Onboarding: Wieso es wichtig ist, neue Mitarbeiter richtig zu integrieren

Worst Case Szenario: Der neue Mitarbeiter steht am Empfang und wartet darauf abgeholt zu werden. Leider wurde er bei der Wochenplanung vergessen. Sie selbst stecken gerade im Termin, ein Schreibtisch ist noch nicht frei, administrative Zugangsdaten fehlen noch und auch die neuen Kollegen wurden nicht vorbereitet.
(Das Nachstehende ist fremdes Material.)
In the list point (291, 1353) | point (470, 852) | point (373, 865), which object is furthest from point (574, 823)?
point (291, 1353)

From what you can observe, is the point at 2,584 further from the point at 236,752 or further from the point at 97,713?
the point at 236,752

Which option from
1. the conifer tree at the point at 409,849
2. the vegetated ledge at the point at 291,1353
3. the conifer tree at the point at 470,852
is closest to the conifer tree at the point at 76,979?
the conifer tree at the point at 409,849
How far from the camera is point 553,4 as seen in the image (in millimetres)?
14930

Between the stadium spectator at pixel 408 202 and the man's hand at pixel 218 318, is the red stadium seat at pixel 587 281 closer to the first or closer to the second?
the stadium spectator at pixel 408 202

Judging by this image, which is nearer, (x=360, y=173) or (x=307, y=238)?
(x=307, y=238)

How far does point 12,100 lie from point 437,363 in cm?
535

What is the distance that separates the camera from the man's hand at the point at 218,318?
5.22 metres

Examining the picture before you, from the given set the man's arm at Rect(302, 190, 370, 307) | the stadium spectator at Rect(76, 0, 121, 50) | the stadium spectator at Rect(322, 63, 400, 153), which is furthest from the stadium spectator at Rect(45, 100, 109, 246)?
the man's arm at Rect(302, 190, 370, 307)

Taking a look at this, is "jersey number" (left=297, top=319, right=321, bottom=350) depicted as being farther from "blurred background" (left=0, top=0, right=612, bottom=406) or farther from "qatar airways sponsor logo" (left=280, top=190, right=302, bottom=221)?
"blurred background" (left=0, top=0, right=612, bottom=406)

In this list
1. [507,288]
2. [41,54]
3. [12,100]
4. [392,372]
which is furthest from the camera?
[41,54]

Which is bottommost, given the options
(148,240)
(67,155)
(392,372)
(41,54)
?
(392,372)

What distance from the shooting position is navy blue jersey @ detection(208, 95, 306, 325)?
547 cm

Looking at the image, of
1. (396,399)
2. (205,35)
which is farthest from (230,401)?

Unternehmen machen sich zu spät oder gar nicht Gedanken über die ersten Arbeitstage ihrer Mitarbeiter, dabei ist es doch der erste Eindruck, der zählt.

Schon Begrüßung, Aufnahme und Einarbeitung können starken Einfluss darauf haben, ob sich der neue Mitarbeiter aufgenommen und wohl fühlt oder eben nicht. Er benötigt ein gutes Onboarding. Wir haben uns genauer mit dem Thema auseinandergesetzt.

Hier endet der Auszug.